→ **Extrait du document**:
━━━━━━━━━━━━━━━━━━━━
L’allongement de la durée du travail – la contre-réforme des retraites – se lit donc unilatéralement. Il fonde à partir d’une grossière propagande d’Etat : la fiction démographique, le vol d’une partie différée du salaire. Il permet à peu de frais aux financiers de faire main basse sur une fraction socialisée du revenu du travailleur; celle qui concourt à la reproduction de sa force de travail. La loi Woerth n’est en cela qu’une épate. L’objectif intermédiaire étant la disparition pure et simple du système dit “de répartition”. A terme, c’est dans la manne des fonds capitalisés que la bourgeoisie se servira comme vient de nous le prouver à titre d’exemple le gouvernement irlandais. Là-bas, l’Etat s’est emparé de 12 milliards d’euros qu’il a saisis dans les réserves des fonds de pensions afin de les distribuer aux banques. Crise oblige.

 

 

La réalité syndicale : l’expertise au service de l’offensive patronale.

 

D’abord, reconnaissons qu’en dehors des syndicats, personne ou presque ne posa dans la forme comme sur le fond la question de la lutte autour des retraites. L’emprise syndicale put donc se déployer sur le seul registre qui vaut pour elle : la destruction d’acquis sociaux en prise avec le rôle gestionnaire qu’exercent encore certaines confédérations au sein de l’appareil d’Etat : caisses de retraites, sécurité sociale, mutuelles etc…

 

C’est donc à leur propre reproduction et dans l’attente de la loi sur la représentativité de 2013 que les centrales ont travaillé dans l’unité que l’on sait. Une union apparue lors de la lutte contre le CPE et qui repose depuis sur l’ alliance au sommet des deux principales centrales : CFDT et CGT. Le recentrage achevé de cette dernière permet dorénavant ce numéro de duettiste qui trouve son principe dans la faiblesse croissante d’appareils déclinant ( aux alentours de 7,5 % de travailleurs syndiqués en 2005 contre 27 % en 1950). En remettant à plat les conditions de la représentativité, l’Etat espère se garantir auprès d’enseignes éprouvées la pérennité de l’encadrement de la force de travail dans une période incertaine. Il parachève ainsi la restructuration et la concentration du champ syndical et en signe l’intégration aux conditions du jour. Un coup d’oeil rapide sur la l’architecture de la seule CGT ne laisse planer aucun doute sur la question. En quarante ans, et à mesure que le nombre d’adhérents diminuait, celui des permanents y a été multipliée par cinq. Cette bureaucratisation renvoie aux transformations de la composition sociale du salariat et à celle du rapport des forces au sein du groupe. La progression de la catégorie “cadre” bien qu’aujourd’hui en crise et en voie de déclassement dépasse en nombre de syndiqués – notamment au sein des entreprises publiques – celle des ouvriers. Les cadres, base sociale ordinaire de la direction, colonisent les structures syndicales à mesure qu’ils en achèvent la dilution dans le champ du commandement capitaliste. L’arrivée en novembre 2010 d’un cadre à la tête de la fédération CGT des cheminots est à ce titre exemplaire.
━━━━━━━━━━━━━━━━━━━━
→ **Lignes fournies**:
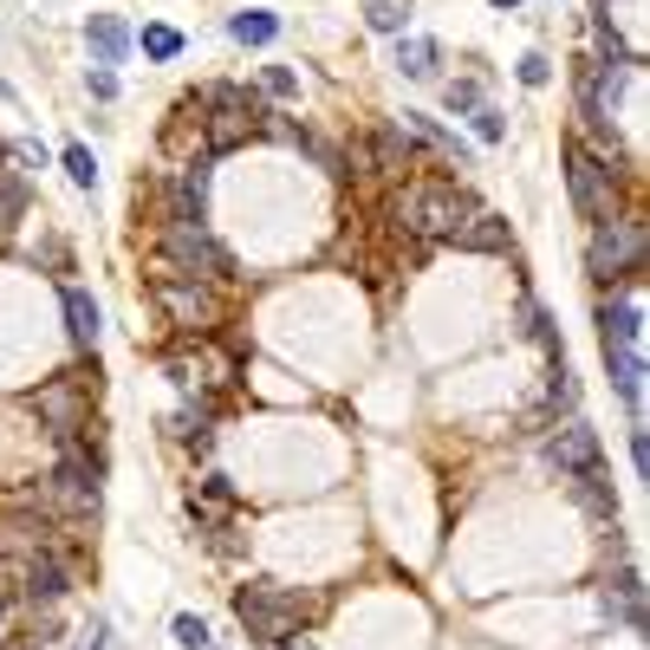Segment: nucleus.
Here are the masks:
<instances>
[{
	"instance_id": "f257e3e1",
	"label": "nucleus",
	"mask_w": 650,
	"mask_h": 650,
	"mask_svg": "<svg viewBox=\"0 0 650 650\" xmlns=\"http://www.w3.org/2000/svg\"><path fill=\"white\" fill-rule=\"evenodd\" d=\"M469 196H462V183H442V176H417V183H404L397 189V202H390V216L404 234H417V241H449L462 221H469Z\"/></svg>"
},
{
	"instance_id": "f03ea898",
	"label": "nucleus",
	"mask_w": 650,
	"mask_h": 650,
	"mask_svg": "<svg viewBox=\"0 0 650 650\" xmlns=\"http://www.w3.org/2000/svg\"><path fill=\"white\" fill-rule=\"evenodd\" d=\"M319 598H299L280 585H241L234 592V618L247 625V638H261L267 650H280L287 638H299V618H312Z\"/></svg>"
},
{
	"instance_id": "7ed1b4c3",
	"label": "nucleus",
	"mask_w": 650,
	"mask_h": 650,
	"mask_svg": "<svg viewBox=\"0 0 650 650\" xmlns=\"http://www.w3.org/2000/svg\"><path fill=\"white\" fill-rule=\"evenodd\" d=\"M156 267L163 274H183V280H228L234 274V254L221 247L209 228H163V247H156Z\"/></svg>"
},
{
	"instance_id": "20e7f679",
	"label": "nucleus",
	"mask_w": 650,
	"mask_h": 650,
	"mask_svg": "<svg viewBox=\"0 0 650 650\" xmlns=\"http://www.w3.org/2000/svg\"><path fill=\"white\" fill-rule=\"evenodd\" d=\"M645 216H612L592 228V247H585V267L592 280H625V274H645Z\"/></svg>"
},
{
	"instance_id": "39448f33",
	"label": "nucleus",
	"mask_w": 650,
	"mask_h": 650,
	"mask_svg": "<svg viewBox=\"0 0 650 650\" xmlns=\"http://www.w3.org/2000/svg\"><path fill=\"white\" fill-rule=\"evenodd\" d=\"M566 189H573V209L592 228L618 216V169L605 156H592L585 144H566Z\"/></svg>"
},
{
	"instance_id": "423d86ee",
	"label": "nucleus",
	"mask_w": 650,
	"mask_h": 650,
	"mask_svg": "<svg viewBox=\"0 0 650 650\" xmlns=\"http://www.w3.org/2000/svg\"><path fill=\"white\" fill-rule=\"evenodd\" d=\"M156 306L169 312V326H183V332H216L221 326V293L209 280H183V274H156Z\"/></svg>"
},
{
	"instance_id": "0eeeda50",
	"label": "nucleus",
	"mask_w": 650,
	"mask_h": 650,
	"mask_svg": "<svg viewBox=\"0 0 650 650\" xmlns=\"http://www.w3.org/2000/svg\"><path fill=\"white\" fill-rule=\"evenodd\" d=\"M209 209V156L176 163V176L163 183V228H202Z\"/></svg>"
},
{
	"instance_id": "6e6552de",
	"label": "nucleus",
	"mask_w": 650,
	"mask_h": 650,
	"mask_svg": "<svg viewBox=\"0 0 650 650\" xmlns=\"http://www.w3.org/2000/svg\"><path fill=\"white\" fill-rule=\"evenodd\" d=\"M66 592H73V566L59 547H40L33 560H20V598L26 605H59Z\"/></svg>"
},
{
	"instance_id": "1a4fd4ad",
	"label": "nucleus",
	"mask_w": 650,
	"mask_h": 650,
	"mask_svg": "<svg viewBox=\"0 0 650 650\" xmlns=\"http://www.w3.org/2000/svg\"><path fill=\"white\" fill-rule=\"evenodd\" d=\"M33 410L46 417V430L59 436V442H78V430H85V384H78V377L46 384V390L33 397Z\"/></svg>"
},
{
	"instance_id": "9d476101",
	"label": "nucleus",
	"mask_w": 650,
	"mask_h": 650,
	"mask_svg": "<svg viewBox=\"0 0 650 650\" xmlns=\"http://www.w3.org/2000/svg\"><path fill=\"white\" fill-rule=\"evenodd\" d=\"M547 462H553L560 475H579V469H592V462H598V430H592L585 417H566L560 430L547 436Z\"/></svg>"
},
{
	"instance_id": "9b49d317",
	"label": "nucleus",
	"mask_w": 650,
	"mask_h": 650,
	"mask_svg": "<svg viewBox=\"0 0 650 650\" xmlns=\"http://www.w3.org/2000/svg\"><path fill=\"white\" fill-rule=\"evenodd\" d=\"M410 156H417V137L410 131H397V124H384V131H371L359 144V163L371 176H397V169H410Z\"/></svg>"
},
{
	"instance_id": "f8f14e48",
	"label": "nucleus",
	"mask_w": 650,
	"mask_h": 650,
	"mask_svg": "<svg viewBox=\"0 0 650 650\" xmlns=\"http://www.w3.org/2000/svg\"><path fill=\"white\" fill-rule=\"evenodd\" d=\"M449 247H469V254H507V221L495 209H469V221L449 234Z\"/></svg>"
},
{
	"instance_id": "ddd939ff",
	"label": "nucleus",
	"mask_w": 650,
	"mask_h": 650,
	"mask_svg": "<svg viewBox=\"0 0 650 650\" xmlns=\"http://www.w3.org/2000/svg\"><path fill=\"white\" fill-rule=\"evenodd\" d=\"M85 46H91L98 66H124V53H131V26H124L118 13H91V20H85Z\"/></svg>"
},
{
	"instance_id": "4468645a",
	"label": "nucleus",
	"mask_w": 650,
	"mask_h": 650,
	"mask_svg": "<svg viewBox=\"0 0 650 650\" xmlns=\"http://www.w3.org/2000/svg\"><path fill=\"white\" fill-rule=\"evenodd\" d=\"M645 339V306L638 299H605L598 306V345H638Z\"/></svg>"
},
{
	"instance_id": "2eb2a0df",
	"label": "nucleus",
	"mask_w": 650,
	"mask_h": 650,
	"mask_svg": "<svg viewBox=\"0 0 650 650\" xmlns=\"http://www.w3.org/2000/svg\"><path fill=\"white\" fill-rule=\"evenodd\" d=\"M163 150H169L176 163H196V156H202V104H196V98L176 104V118H169V131H163Z\"/></svg>"
},
{
	"instance_id": "dca6fc26",
	"label": "nucleus",
	"mask_w": 650,
	"mask_h": 650,
	"mask_svg": "<svg viewBox=\"0 0 650 650\" xmlns=\"http://www.w3.org/2000/svg\"><path fill=\"white\" fill-rule=\"evenodd\" d=\"M605 612H618L631 631H645V579H638V566H625V573L605 585Z\"/></svg>"
},
{
	"instance_id": "f3484780",
	"label": "nucleus",
	"mask_w": 650,
	"mask_h": 650,
	"mask_svg": "<svg viewBox=\"0 0 650 650\" xmlns=\"http://www.w3.org/2000/svg\"><path fill=\"white\" fill-rule=\"evenodd\" d=\"M605 364H612L618 397L638 404V397H645V352H638V345H605Z\"/></svg>"
},
{
	"instance_id": "a211bd4d",
	"label": "nucleus",
	"mask_w": 650,
	"mask_h": 650,
	"mask_svg": "<svg viewBox=\"0 0 650 650\" xmlns=\"http://www.w3.org/2000/svg\"><path fill=\"white\" fill-rule=\"evenodd\" d=\"M66 326H73V345H98V299L85 287H66Z\"/></svg>"
},
{
	"instance_id": "6ab92c4d",
	"label": "nucleus",
	"mask_w": 650,
	"mask_h": 650,
	"mask_svg": "<svg viewBox=\"0 0 650 650\" xmlns=\"http://www.w3.org/2000/svg\"><path fill=\"white\" fill-rule=\"evenodd\" d=\"M228 33H234L241 46H274V40H280V13L247 7V13H234V20H228Z\"/></svg>"
},
{
	"instance_id": "aec40b11",
	"label": "nucleus",
	"mask_w": 650,
	"mask_h": 650,
	"mask_svg": "<svg viewBox=\"0 0 650 650\" xmlns=\"http://www.w3.org/2000/svg\"><path fill=\"white\" fill-rule=\"evenodd\" d=\"M573 495H579L585 507H592V514H605V520L618 514V495L605 488V469H598V462H592V469H579V475H573Z\"/></svg>"
},
{
	"instance_id": "412c9836",
	"label": "nucleus",
	"mask_w": 650,
	"mask_h": 650,
	"mask_svg": "<svg viewBox=\"0 0 650 650\" xmlns=\"http://www.w3.org/2000/svg\"><path fill=\"white\" fill-rule=\"evenodd\" d=\"M397 73L404 78H430L436 73V40H397Z\"/></svg>"
},
{
	"instance_id": "4be33fe9",
	"label": "nucleus",
	"mask_w": 650,
	"mask_h": 650,
	"mask_svg": "<svg viewBox=\"0 0 650 650\" xmlns=\"http://www.w3.org/2000/svg\"><path fill=\"white\" fill-rule=\"evenodd\" d=\"M579 404V384H573V364L560 359L553 371H547V410H573Z\"/></svg>"
},
{
	"instance_id": "5701e85b",
	"label": "nucleus",
	"mask_w": 650,
	"mask_h": 650,
	"mask_svg": "<svg viewBox=\"0 0 650 650\" xmlns=\"http://www.w3.org/2000/svg\"><path fill=\"white\" fill-rule=\"evenodd\" d=\"M377 33H397L404 40V20H410V0H371V13H364Z\"/></svg>"
},
{
	"instance_id": "b1692460",
	"label": "nucleus",
	"mask_w": 650,
	"mask_h": 650,
	"mask_svg": "<svg viewBox=\"0 0 650 650\" xmlns=\"http://www.w3.org/2000/svg\"><path fill=\"white\" fill-rule=\"evenodd\" d=\"M59 163H66V176H73L78 189H98V163H91V150L85 144H66L59 150Z\"/></svg>"
},
{
	"instance_id": "393cba45",
	"label": "nucleus",
	"mask_w": 650,
	"mask_h": 650,
	"mask_svg": "<svg viewBox=\"0 0 650 650\" xmlns=\"http://www.w3.org/2000/svg\"><path fill=\"white\" fill-rule=\"evenodd\" d=\"M592 46H598L592 59H631V53H625V40H618V26H612L605 13H592Z\"/></svg>"
},
{
	"instance_id": "a878e982",
	"label": "nucleus",
	"mask_w": 650,
	"mask_h": 650,
	"mask_svg": "<svg viewBox=\"0 0 650 650\" xmlns=\"http://www.w3.org/2000/svg\"><path fill=\"white\" fill-rule=\"evenodd\" d=\"M137 46H144L150 59H176V53H183V33H176V26H144Z\"/></svg>"
},
{
	"instance_id": "bb28decb",
	"label": "nucleus",
	"mask_w": 650,
	"mask_h": 650,
	"mask_svg": "<svg viewBox=\"0 0 650 650\" xmlns=\"http://www.w3.org/2000/svg\"><path fill=\"white\" fill-rule=\"evenodd\" d=\"M469 118H475V137H482V144H502V137H507V118L495 111V104H475Z\"/></svg>"
},
{
	"instance_id": "cd10ccee",
	"label": "nucleus",
	"mask_w": 650,
	"mask_h": 650,
	"mask_svg": "<svg viewBox=\"0 0 650 650\" xmlns=\"http://www.w3.org/2000/svg\"><path fill=\"white\" fill-rule=\"evenodd\" d=\"M169 631H176V645H183V650H209V625H202L196 612H183V618H176Z\"/></svg>"
},
{
	"instance_id": "c85d7f7f",
	"label": "nucleus",
	"mask_w": 650,
	"mask_h": 650,
	"mask_svg": "<svg viewBox=\"0 0 650 650\" xmlns=\"http://www.w3.org/2000/svg\"><path fill=\"white\" fill-rule=\"evenodd\" d=\"M261 85H267V98H299V73L293 66H267Z\"/></svg>"
},
{
	"instance_id": "c756f323",
	"label": "nucleus",
	"mask_w": 650,
	"mask_h": 650,
	"mask_svg": "<svg viewBox=\"0 0 650 650\" xmlns=\"http://www.w3.org/2000/svg\"><path fill=\"white\" fill-rule=\"evenodd\" d=\"M442 104H449V111H475V104H482V91H475L469 78H455V85L442 91Z\"/></svg>"
},
{
	"instance_id": "7c9ffc66",
	"label": "nucleus",
	"mask_w": 650,
	"mask_h": 650,
	"mask_svg": "<svg viewBox=\"0 0 650 650\" xmlns=\"http://www.w3.org/2000/svg\"><path fill=\"white\" fill-rule=\"evenodd\" d=\"M547 78H553V66H547V53H527V59H520V85H533V91H540Z\"/></svg>"
},
{
	"instance_id": "2f4dec72",
	"label": "nucleus",
	"mask_w": 650,
	"mask_h": 650,
	"mask_svg": "<svg viewBox=\"0 0 650 650\" xmlns=\"http://www.w3.org/2000/svg\"><path fill=\"white\" fill-rule=\"evenodd\" d=\"M13 156H20L26 169H46V144H40V137H20V144H13Z\"/></svg>"
},
{
	"instance_id": "473e14b6",
	"label": "nucleus",
	"mask_w": 650,
	"mask_h": 650,
	"mask_svg": "<svg viewBox=\"0 0 650 650\" xmlns=\"http://www.w3.org/2000/svg\"><path fill=\"white\" fill-rule=\"evenodd\" d=\"M202 495H209L216 507H234V482H228V475H209V482H202Z\"/></svg>"
},
{
	"instance_id": "72a5a7b5",
	"label": "nucleus",
	"mask_w": 650,
	"mask_h": 650,
	"mask_svg": "<svg viewBox=\"0 0 650 650\" xmlns=\"http://www.w3.org/2000/svg\"><path fill=\"white\" fill-rule=\"evenodd\" d=\"M631 469H638V475L650 469V436L645 430H631Z\"/></svg>"
},
{
	"instance_id": "f704fd0d",
	"label": "nucleus",
	"mask_w": 650,
	"mask_h": 650,
	"mask_svg": "<svg viewBox=\"0 0 650 650\" xmlns=\"http://www.w3.org/2000/svg\"><path fill=\"white\" fill-rule=\"evenodd\" d=\"M85 85H91V98H118V78H111V73H91Z\"/></svg>"
},
{
	"instance_id": "c9c22d12",
	"label": "nucleus",
	"mask_w": 650,
	"mask_h": 650,
	"mask_svg": "<svg viewBox=\"0 0 650 650\" xmlns=\"http://www.w3.org/2000/svg\"><path fill=\"white\" fill-rule=\"evenodd\" d=\"M495 7H527V0H495Z\"/></svg>"
},
{
	"instance_id": "e433bc0d",
	"label": "nucleus",
	"mask_w": 650,
	"mask_h": 650,
	"mask_svg": "<svg viewBox=\"0 0 650 650\" xmlns=\"http://www.w3.org/2000/svg\"><path fill=\"white\" fill-rule=\"evenodd\" d=\"M0 618H7V612H0Z\"/></svg>"
}]
</instances>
━━━━━━━━━━━━━━━━━━━━
→ **Travail à faire**:
Traduisez en anglais cette phrase de l’extrait sur les retraites et les syndicats : « L’arrivée en novembre 2010 d’un cadre à la tête de la fédération CGT des cheminots est à ce titre exemplaire. »

→ **Réponse ci-dessous**:
The arrival in November 2010 of a manager at the head of the CGT railway workers' federation is exemplary in this respect.